LLM-based text embedders typically encode the semantic content of their input. However, embedding tasks require mapping diverse inputs to similar outputs. Typically, this input-output is addressed by training embedding models with paired data using contrastive learning. In this work, we propose a novel self-supervised approach, LLM2Vec-Gen, which adopts a different paradigm: rather than encoding the input, we learn to represent the model's potential response.
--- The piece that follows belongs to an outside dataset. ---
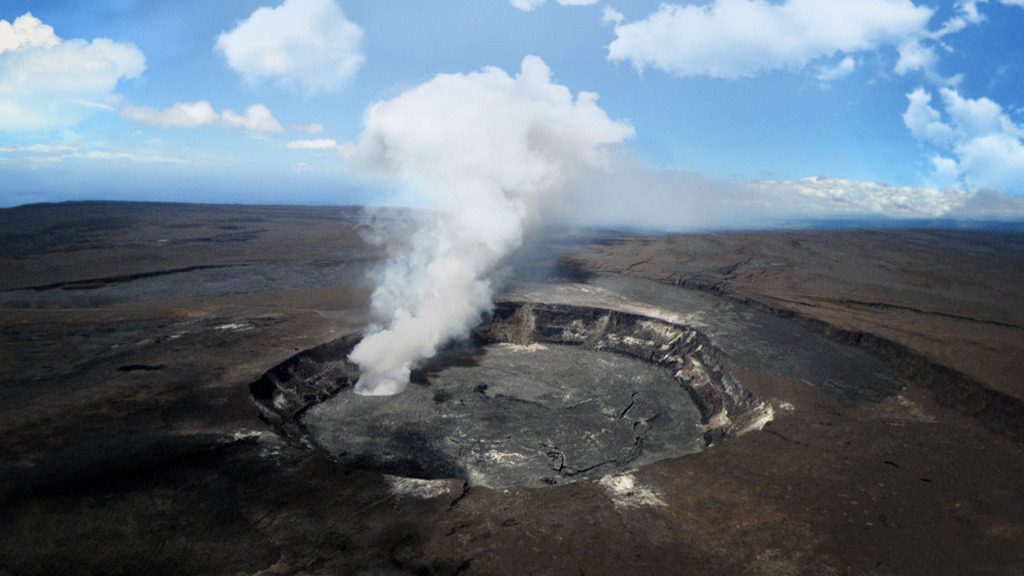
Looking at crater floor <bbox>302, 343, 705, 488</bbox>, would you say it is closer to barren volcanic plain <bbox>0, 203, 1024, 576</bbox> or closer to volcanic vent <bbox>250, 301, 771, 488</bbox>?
volcanic vent <bbox>250, 301, 771, 488</bbox>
Specifically, we add trainable special tokens to the LLM's vocabulary, append them to input, and optimize them to represent the LLM's response in a fixed-length sequence. Training is guided by the LLM's own completion for the query, along with an unsupervised embedding teacher that provides distillation targets. This formulation helps to bridge the input-output gap and transfers LLM capabilities such as safety alignment and reasoning to embedding tasks. Crucially, the LLM backbone remains frozen and training requires only unlabeled queries. LLM2Vec-Gen achieves state-of-the-art self-supervised performance on the Massive Text Embedding Benchmark (MTEB), improving by 9.3% over the best unsupervised embedding teacher. We also observe up to 43.2% reduction in harmful content retrieval and 29.3% improvement in reasoning capabilities for embedding tasks. Finally, the learned embeddings are interpretable and can be decoded into text to reveal their semantic content.
Community
LLM2Vec-Gen is a recipe to train interpretable, generative embeddings that encode the potential answer of an LLM to a query rather than the query itself.
Specifically, we optimize additional trainable special tokens to represent the LLM's response in a fixed-length sequence. Training is guided by the LLM's own completion for the query, along with an unsupervised embedding teacher that provides distillation targets. This formulation helps to bridge the input-output gap and transfers LLM capabilities, such as safety alignment and reasoning, to embedding tasks. LLM2Vec-Gen embeddings are interpretable and can be decoded into text to reveal their semantic content.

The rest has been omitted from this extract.